After the mosque board was elected in 1990, the mosque was expanded to include a three-storey building, Islamic shop, Islamic restaurant, suites and dormitories for imams, classrooms and Muslim cemetery.

==Activities==
Five daily prayers are regularly held at the mosque, including the Eid prayers. The mosque library is used to host many activities to inform the general public about Islam.

In 1997, the mosque hired Shan Yaowu (閃耀武), a Chinese Muslim from Myanmar, as the imam of the mosque. He graduated from Al-Azhar University in Cairo, Egypt studying Islamic law. His duty was to conduct religious affairs and missionary activities. During his term, he vigorously promoted visionary works. He spent four years preaching over 50 Friday prayer sermons and then edited some of the sermons into books which were sent to each mosque throughout Taiwan.

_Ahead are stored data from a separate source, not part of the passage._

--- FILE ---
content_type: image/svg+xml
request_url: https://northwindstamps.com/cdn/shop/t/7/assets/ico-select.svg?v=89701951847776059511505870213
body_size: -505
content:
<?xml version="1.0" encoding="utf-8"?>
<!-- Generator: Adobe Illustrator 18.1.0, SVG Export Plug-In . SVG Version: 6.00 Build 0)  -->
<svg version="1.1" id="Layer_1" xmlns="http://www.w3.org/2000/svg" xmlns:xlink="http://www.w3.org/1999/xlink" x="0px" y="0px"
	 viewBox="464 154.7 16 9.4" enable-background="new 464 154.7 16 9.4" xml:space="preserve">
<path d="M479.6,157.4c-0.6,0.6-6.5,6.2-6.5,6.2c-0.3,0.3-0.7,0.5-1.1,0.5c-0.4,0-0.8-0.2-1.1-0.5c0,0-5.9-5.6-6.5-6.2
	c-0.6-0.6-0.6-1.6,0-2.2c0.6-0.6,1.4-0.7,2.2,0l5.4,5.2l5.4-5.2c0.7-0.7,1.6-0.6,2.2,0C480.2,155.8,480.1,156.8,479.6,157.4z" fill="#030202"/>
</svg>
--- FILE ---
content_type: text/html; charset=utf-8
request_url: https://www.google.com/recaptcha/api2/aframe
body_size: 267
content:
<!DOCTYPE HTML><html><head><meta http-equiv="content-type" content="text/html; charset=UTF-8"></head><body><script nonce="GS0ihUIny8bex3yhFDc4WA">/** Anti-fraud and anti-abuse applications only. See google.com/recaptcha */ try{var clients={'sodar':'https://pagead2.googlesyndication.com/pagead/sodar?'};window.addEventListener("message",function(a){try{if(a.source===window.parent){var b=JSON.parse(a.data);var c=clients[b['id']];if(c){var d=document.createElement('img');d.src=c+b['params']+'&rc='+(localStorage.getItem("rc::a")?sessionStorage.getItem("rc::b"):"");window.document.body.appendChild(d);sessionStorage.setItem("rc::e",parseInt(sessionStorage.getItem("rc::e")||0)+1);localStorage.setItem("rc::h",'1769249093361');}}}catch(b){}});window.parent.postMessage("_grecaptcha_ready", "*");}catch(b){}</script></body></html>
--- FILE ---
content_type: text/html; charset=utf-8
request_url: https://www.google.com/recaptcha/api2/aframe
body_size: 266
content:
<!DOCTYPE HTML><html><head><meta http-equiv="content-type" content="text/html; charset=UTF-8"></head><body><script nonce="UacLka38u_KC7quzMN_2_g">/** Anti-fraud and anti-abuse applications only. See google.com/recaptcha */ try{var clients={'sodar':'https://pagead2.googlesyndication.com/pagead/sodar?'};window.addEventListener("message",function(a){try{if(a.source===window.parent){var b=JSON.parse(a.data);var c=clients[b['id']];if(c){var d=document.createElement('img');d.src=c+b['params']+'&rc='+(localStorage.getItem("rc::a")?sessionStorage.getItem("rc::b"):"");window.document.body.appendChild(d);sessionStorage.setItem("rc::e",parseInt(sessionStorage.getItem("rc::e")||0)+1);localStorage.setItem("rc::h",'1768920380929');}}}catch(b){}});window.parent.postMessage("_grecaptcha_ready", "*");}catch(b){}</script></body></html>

In May 2003, the mosque hired Bao Xiaolin (保孝廉), a graduate from the Missionary Department of the Islamic University of Madinah in Saudi Arabia, as the vice president in charge of conducting religious affairs. He encouraged young Taiwanese Muslim to come to the mosque to study the Quran and Arabic during holidays and weekends. He worked tirelessly to improve Taichung Muslims' knowledge on Islamic culture.

== Transportation ==
The Taichung Mosque is within walking distance southeast of Nantun Station of Taichung MRT.